◆ Activity ◆
In the response, each entry below should appear again exactly as given.

◆ Input ◆
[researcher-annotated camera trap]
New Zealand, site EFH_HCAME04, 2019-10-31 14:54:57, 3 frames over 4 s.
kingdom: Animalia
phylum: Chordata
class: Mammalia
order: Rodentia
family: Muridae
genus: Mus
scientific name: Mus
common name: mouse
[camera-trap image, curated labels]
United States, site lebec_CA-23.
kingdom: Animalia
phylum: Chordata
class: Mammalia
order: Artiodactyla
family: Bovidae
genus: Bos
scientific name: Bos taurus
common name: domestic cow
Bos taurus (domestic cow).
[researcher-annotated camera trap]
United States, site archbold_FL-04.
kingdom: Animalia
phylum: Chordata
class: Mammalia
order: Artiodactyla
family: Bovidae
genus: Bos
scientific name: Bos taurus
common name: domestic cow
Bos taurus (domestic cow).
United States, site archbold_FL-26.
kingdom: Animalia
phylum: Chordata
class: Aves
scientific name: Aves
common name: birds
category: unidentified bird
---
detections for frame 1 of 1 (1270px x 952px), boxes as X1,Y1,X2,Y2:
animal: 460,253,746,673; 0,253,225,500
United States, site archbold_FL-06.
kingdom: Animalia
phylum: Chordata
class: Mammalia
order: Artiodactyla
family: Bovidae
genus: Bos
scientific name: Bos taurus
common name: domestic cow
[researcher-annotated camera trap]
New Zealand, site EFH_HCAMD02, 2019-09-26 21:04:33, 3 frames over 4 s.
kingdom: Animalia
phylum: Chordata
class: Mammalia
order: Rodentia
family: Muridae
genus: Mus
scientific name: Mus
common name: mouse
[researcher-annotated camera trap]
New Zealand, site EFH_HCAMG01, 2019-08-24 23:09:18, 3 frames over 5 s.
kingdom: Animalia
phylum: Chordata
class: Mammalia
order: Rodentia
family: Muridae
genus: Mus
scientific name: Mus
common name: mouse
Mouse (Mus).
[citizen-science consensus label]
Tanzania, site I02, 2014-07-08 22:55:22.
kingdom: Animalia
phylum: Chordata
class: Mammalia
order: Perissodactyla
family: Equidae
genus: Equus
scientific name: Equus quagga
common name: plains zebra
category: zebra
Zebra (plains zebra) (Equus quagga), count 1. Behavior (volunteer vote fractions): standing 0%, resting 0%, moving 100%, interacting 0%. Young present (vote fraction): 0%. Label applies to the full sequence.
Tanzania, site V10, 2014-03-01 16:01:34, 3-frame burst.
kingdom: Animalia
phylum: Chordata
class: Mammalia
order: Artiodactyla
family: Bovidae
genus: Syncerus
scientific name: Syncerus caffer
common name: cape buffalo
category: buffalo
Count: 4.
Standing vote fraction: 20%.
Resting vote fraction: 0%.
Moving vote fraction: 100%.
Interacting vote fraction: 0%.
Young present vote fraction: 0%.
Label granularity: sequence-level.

◆ Answer ◆
[researcher-annotated camera trap]
New Zealand, site EFH_HCAME04, 2019-10-31 14:54:57, 3 frames over 4 s.
kingdom: Animalia
phylum: Chordata
class: Mammalia
order: Rodentia
family: Muridae
genus: Mus
scientific name: Mus
common name: mouse
[camera-trap image, curated labels]
United States, site lebec_CA-23.
kingdom: Animalia
phylum: Chordata
class: Mammalia
order: Artiodactyla
family: Bovidae
genus: Bos
scientific name: Bos taurus
common name: domestic cow
Bos taurus (domestic cow).
[researcher-annotated camera trap]
United States, site archbold_FL-04.
kingdom: Animalia
phylum: Chordata
class: Mammalia
order: Artiodactyla
family: Bovidae
genus: Bos
scientific name: Bos taurus
common name: domestic cow
Bos taurus (domestic cow).
United States, site archbold_FL-26.
kingdom: Animalia
phylum: Chordata
class: Aves
scientific name: Aves
common name: birds
category: unidentified bird
---
detections for frame 1 of 1 (1270px x 952px), boxes as X1,Y1,X2,Y2:
animal: 460,253,746,673; 0,253,225,500
United States, site archbold_FL-06.
kingdom: Animalia
phylum: Chordata
class: Mammalia
order: Artiodactyla
family: Bovidae
genus: Bos
scientific name: Bos taurus
common name: domestic cow
[researcher-annotated camera trap]
New Zealand, site EFH_HCAMD02, 2019-09-26 21:04:33, 3 frames over 4 s.
kingdom: Animalia
phylum: Chordata
class: Mammalia
order: Rodentia
family: Muridae
genus: Mus
scientific name: Mus
common name: mouse
[researcher-annotated camera trap]
New Zealand, site EFH_HCAMG01, 2019-08-24 23:09:18, 3 frames over 5 s.
kingdom: Animalia
phylum: Chordata
class: Mammalia
order: Rodentia
family: Muridae
genus: Mus
scientific name: Mus
common name: mouse
Mouse (Mus).
[citizen-science consensus label]
Tanzania, site I02, 2014-07-08 22:55:22.
kingdom: Animalia
phylum: Chordata
class: Mammalia
order: Perissodactyla
family: Equidae
genus: Equus
scientific name: Equus quagga
common name: plains zebra
category: zebra
Zebra (plains zebra) (Equus quagga), count 1. Behavior (volunteer vote fractions): standing 0%, resting 0%, moving 100%, interacting 0%. Young present (vote fraction): 0%. Label applies to the full sequence.
Tanzania, site V10, 2014-03-01 16:01:34, 3-frame burst.
kingdom: Animalia
phylum: Chordata
class: Mammalia
order: Artiodactyla
family: Bovidae
genus: Syncerus
scientific name: Syncerus caffer
common name: cape buffalo
category: buffalo
Count: 4.
Standing vote fraction: 20%.
Resting vote fraction: 0%.
Moving vote fraction: 100%.
Interacting vote fraction: 0%.
Young present vote fraction: 0%.
Label granularity: sequence-level.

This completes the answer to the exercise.